Required action
When you transcribe the listing, keep each line exact and drop the pictures.

Data below

++++++++

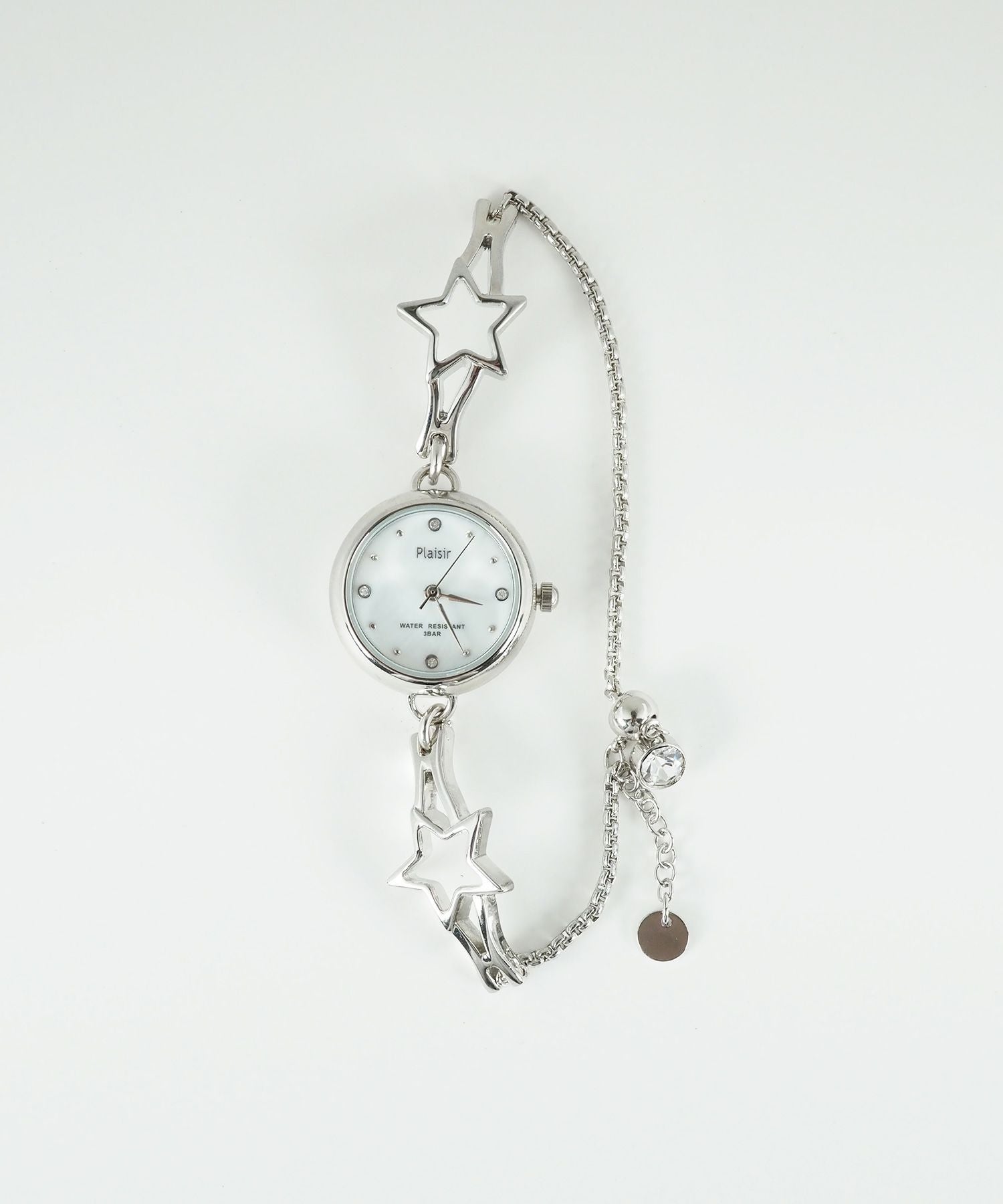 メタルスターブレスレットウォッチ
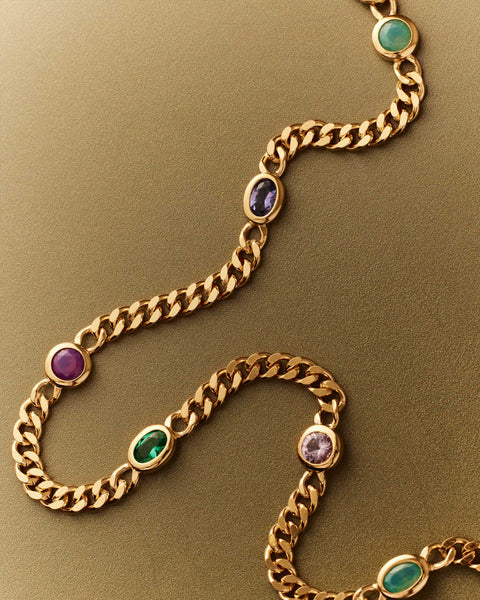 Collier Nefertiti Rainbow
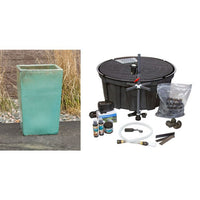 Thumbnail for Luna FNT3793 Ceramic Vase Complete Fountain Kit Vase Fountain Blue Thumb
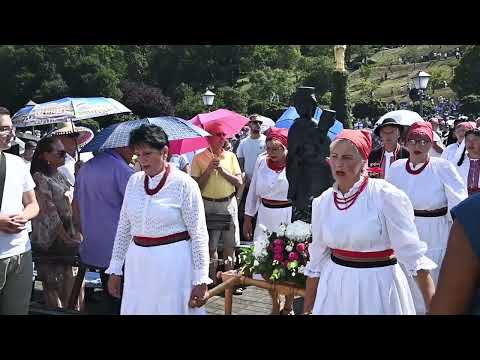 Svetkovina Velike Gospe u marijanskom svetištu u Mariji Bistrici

++++++++

Answer for the task
 メタルスターブレスレットウォッチ
 Collier Nefertiti Rainbow
 Thumbnail for Luna FNT3793 Ceramic Vase Complete Fountain Kit Vase Fountain Blue Thumb
 Svetkovina Velike Gospe u marijanskom svetištu u Mariji Bistrici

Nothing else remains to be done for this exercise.